My Definition of Done
On his blog, Steve Rowe shares a story of an employee who claims to be done their work, but by Steve’s standards is not. Steve puts this down to a difference in opinion of the word ‘done’.
“The problem stems from the fact that we rarely define the word. It is assumed that everyone shares a definition but it is rarely true. Is a feature done when it compiles? When it is checked in? When it can run successfully? When it shows up in a particular build? All of these are possible interpretations of the same phrase.”
Now, I completely understand the issue that Steve has had here, but I don’t agree that it simply comes down to a different definition of the word done. Done is done. When all of the requirements for the task are complete, the task is done.

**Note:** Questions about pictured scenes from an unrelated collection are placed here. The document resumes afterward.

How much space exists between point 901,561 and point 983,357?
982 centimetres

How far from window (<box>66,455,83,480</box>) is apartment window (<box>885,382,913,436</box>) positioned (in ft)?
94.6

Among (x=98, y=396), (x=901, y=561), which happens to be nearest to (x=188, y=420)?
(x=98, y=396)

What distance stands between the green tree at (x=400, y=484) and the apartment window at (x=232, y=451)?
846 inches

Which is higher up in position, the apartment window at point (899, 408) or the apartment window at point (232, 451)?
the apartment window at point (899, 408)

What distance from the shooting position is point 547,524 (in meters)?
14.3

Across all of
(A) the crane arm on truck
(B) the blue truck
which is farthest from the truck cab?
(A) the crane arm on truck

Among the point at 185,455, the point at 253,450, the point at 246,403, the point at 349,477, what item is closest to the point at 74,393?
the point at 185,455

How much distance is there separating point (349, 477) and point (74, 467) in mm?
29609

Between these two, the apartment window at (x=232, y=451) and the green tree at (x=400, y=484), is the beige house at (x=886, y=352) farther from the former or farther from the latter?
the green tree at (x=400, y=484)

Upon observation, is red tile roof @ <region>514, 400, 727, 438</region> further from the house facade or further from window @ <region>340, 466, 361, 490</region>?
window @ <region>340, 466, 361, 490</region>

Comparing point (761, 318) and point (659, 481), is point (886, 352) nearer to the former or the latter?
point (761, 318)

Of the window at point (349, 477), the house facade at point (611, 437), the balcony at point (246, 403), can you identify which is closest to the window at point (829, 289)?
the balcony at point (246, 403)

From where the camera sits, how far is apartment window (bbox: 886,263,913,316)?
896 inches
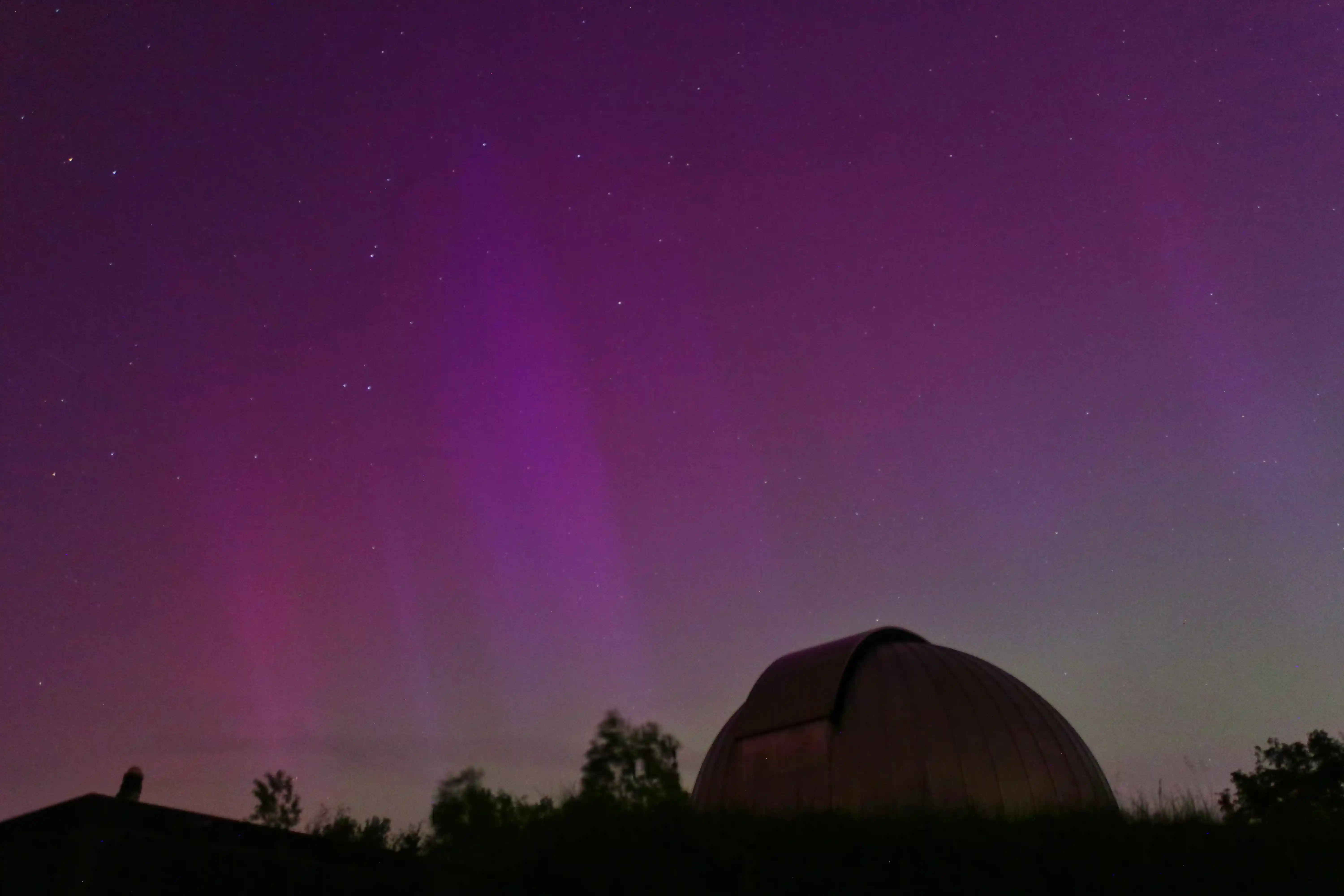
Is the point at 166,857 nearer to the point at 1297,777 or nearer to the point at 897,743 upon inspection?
the point at 897,743

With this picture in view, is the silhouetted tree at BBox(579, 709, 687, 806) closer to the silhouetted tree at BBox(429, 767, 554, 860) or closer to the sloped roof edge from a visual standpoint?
the silhouetted tree at BBox(429, 767, 554, 860)

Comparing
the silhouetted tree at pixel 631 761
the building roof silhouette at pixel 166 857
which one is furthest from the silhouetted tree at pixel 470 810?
→ the building roof silhouette at pixel 166 857

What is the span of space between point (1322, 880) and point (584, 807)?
932cm

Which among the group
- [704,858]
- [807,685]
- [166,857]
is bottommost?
[704,858]

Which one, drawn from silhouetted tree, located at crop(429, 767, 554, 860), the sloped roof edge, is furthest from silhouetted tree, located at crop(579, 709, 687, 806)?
the sloped roof edge

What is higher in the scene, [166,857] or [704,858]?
[166,857]

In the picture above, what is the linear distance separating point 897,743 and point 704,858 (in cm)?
471

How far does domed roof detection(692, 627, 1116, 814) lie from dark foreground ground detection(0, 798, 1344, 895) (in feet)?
5.67

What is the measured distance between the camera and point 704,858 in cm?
1148

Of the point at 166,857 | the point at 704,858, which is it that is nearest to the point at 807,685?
the point at 704,858

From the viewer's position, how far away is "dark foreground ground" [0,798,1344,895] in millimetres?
10734

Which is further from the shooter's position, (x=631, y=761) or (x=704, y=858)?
(x=631, y=761)

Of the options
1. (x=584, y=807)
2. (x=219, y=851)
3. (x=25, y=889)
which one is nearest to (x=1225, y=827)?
(x=584, y=807)

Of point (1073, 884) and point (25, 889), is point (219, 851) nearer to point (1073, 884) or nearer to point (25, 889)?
point (25, 889)
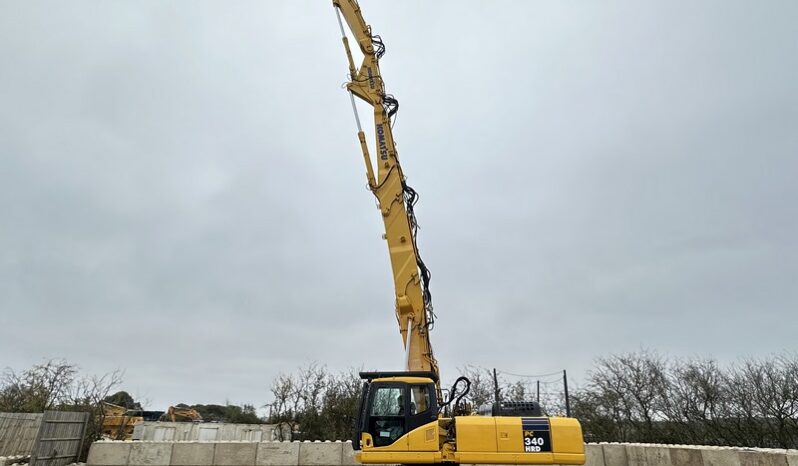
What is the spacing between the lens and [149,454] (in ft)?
37.5

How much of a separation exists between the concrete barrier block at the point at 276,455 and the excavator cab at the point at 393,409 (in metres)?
5.10

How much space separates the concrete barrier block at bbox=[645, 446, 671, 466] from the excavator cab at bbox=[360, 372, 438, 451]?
6548 mm

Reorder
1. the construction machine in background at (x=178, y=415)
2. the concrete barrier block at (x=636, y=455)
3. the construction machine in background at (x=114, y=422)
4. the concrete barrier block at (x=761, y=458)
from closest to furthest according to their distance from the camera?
1. the concrete barrier block at (x=761, y=458)
2. the concrete barrier block at (x=636, y=455)
3. the construction machine in background at (x=114, y=422)
4. the construction machine in background at (x=178, y=415)

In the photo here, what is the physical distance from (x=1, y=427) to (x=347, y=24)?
42.8 feet

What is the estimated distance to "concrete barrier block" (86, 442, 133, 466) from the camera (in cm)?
1141

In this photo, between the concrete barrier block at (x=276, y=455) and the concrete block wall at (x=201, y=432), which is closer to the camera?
the concrete barrier block at (x=276, y=455)

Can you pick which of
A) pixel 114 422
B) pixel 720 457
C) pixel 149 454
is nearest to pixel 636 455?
pixel 720 457

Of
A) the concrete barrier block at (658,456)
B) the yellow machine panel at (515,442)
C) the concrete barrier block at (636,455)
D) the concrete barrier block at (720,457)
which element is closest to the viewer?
the yellow machine panel at (515,442)

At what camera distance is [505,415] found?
7.68 meters

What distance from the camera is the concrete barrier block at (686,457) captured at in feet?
31.2

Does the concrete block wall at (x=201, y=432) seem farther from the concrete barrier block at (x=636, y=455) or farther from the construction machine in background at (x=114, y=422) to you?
the concrete barrier block at (x=636, y=455)

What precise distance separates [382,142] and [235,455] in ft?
28.3

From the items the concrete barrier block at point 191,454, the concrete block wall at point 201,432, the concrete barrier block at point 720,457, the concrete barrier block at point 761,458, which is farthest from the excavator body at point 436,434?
the concrete block wall at point 201,432

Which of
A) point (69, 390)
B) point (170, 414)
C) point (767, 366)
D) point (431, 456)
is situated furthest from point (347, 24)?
point (170, 414)
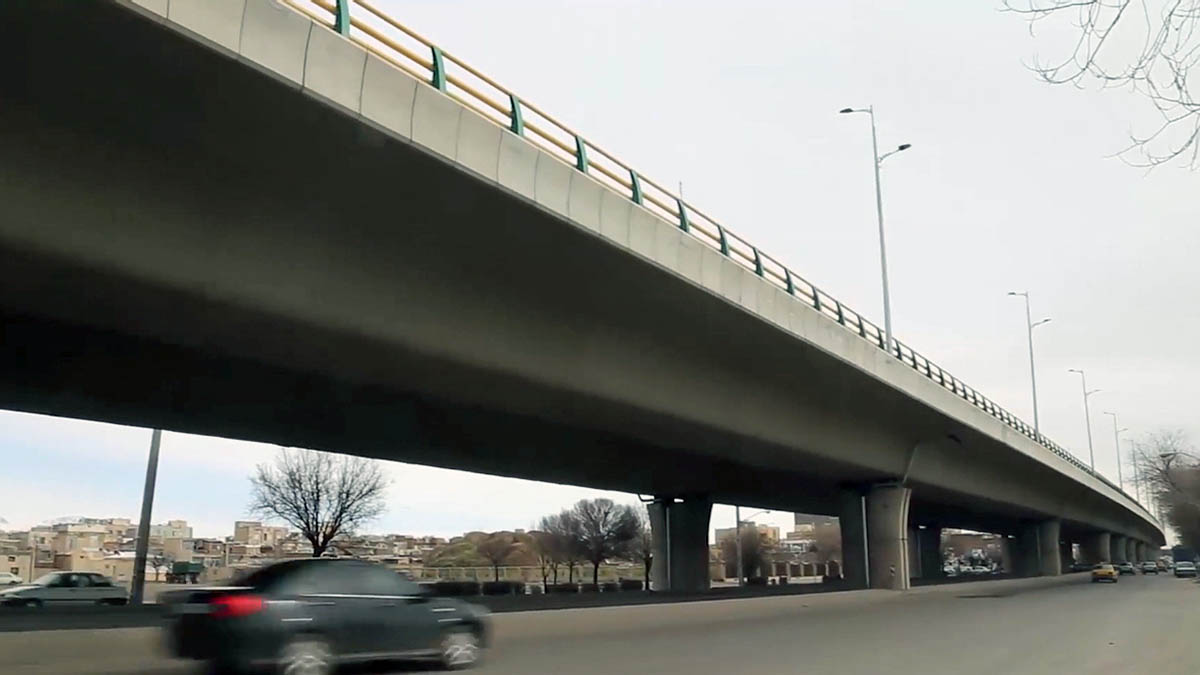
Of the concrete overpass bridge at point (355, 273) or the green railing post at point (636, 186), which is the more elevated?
the green railing post at point (636, 186)

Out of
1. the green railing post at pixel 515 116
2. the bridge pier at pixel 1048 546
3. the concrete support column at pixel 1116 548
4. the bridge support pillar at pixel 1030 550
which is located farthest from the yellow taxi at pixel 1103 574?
the concrete support column at pixel 1116 548

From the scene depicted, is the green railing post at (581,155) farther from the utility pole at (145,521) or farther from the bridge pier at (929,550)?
the bridge pier at (929,550)

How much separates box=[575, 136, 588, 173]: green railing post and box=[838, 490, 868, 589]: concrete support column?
27.8m

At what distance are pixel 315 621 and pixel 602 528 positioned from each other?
72536mm

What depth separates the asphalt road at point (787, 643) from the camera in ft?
44.1

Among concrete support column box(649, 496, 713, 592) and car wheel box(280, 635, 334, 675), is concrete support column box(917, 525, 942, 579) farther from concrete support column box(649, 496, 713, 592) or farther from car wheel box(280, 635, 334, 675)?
car wheel box(280, 635, 334, 675)

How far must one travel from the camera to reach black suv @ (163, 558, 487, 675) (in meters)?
10.8

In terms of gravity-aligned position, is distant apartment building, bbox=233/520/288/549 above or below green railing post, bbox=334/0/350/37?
below

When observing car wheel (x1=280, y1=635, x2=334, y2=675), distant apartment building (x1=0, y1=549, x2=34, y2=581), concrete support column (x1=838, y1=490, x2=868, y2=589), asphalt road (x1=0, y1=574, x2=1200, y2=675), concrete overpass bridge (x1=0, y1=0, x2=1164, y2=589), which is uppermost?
concrete overpass bridge (x1=0, y1=0, x2=1164, y2=589)

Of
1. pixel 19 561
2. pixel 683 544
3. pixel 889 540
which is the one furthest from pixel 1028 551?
pixel 19 561

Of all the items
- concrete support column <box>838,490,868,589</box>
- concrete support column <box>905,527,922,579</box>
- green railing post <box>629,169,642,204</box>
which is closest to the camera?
green railing post <box>629,169,642,204</box>

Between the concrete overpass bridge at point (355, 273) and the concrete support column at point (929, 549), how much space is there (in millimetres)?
55872

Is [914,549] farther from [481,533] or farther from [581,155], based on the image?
[581,155]

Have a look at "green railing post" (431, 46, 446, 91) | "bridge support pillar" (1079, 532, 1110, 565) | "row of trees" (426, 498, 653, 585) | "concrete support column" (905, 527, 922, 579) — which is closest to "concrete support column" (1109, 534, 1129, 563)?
"bridge support pillar" (1079, 532, 1110, 565)
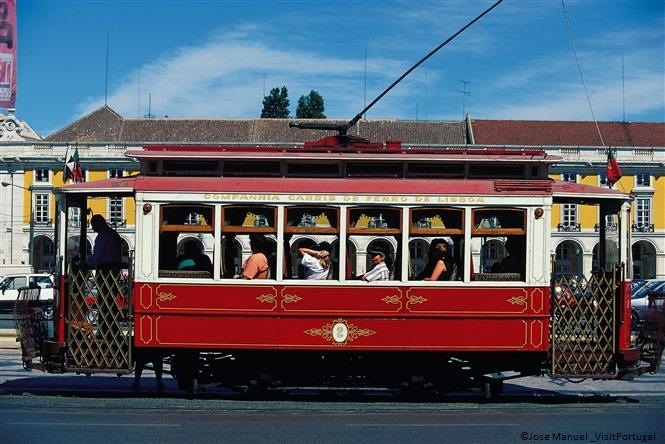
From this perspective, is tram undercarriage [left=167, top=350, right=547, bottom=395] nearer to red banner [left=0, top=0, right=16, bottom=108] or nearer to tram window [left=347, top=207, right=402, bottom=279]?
tram window [left=347, top=207, right=402, bottom=279]

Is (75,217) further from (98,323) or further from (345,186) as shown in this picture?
(345,186)

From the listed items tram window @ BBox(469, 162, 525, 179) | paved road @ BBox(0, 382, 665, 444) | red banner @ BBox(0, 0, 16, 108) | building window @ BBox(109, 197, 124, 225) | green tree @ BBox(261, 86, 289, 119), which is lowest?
paved road @ BBox(0, 382, 665, 444)

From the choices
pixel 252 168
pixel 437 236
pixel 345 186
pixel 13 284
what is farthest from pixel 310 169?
pixel 13 284

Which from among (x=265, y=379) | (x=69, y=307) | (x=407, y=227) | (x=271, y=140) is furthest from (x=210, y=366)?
(x=271, y=140)

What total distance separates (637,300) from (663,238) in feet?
→ 163

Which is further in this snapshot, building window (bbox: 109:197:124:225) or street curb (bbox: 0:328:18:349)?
street curb (bbox: 0:328:18:349)

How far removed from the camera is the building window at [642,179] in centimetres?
8112

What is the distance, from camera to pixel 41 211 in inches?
3159

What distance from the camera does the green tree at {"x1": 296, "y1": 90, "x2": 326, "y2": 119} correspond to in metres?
101

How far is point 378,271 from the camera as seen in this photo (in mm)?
13656

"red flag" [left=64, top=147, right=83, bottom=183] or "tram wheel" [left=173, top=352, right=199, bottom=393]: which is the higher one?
"red flag" [left=64, top=147, right=83, bottom=183]

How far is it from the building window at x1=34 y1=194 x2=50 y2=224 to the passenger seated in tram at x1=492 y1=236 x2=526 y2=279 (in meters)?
69.1

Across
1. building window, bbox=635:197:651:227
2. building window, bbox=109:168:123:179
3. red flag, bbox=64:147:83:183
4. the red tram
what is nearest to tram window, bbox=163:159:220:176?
the red tram

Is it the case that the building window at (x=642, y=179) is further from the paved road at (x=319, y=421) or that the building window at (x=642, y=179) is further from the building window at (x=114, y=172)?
the paved road at (x=319, y=421)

Clear and purposeful documentation of the application that is to be built, outlining features and requirements will help show the developers what work needs to be completed prior to a task being done.
Define the task
The ultimate responsibility falls on the manager. A manager should be outlining their requirements for a task, or project, that the developer can follow.
Ideally this wouldn’t be a unique, per task requirement, but rather a general procedure that defines each task. This helps automate most of the processes and would then only require the manager if there is a unique or new situation.
My point is this: as long as the task is clearly defined it is easy for anyone to know when they are done. Focus on proper task definition and your staff will have a much easier time knowing what they have to do, and executing it. And you’ll have a better idea of where your projects are at.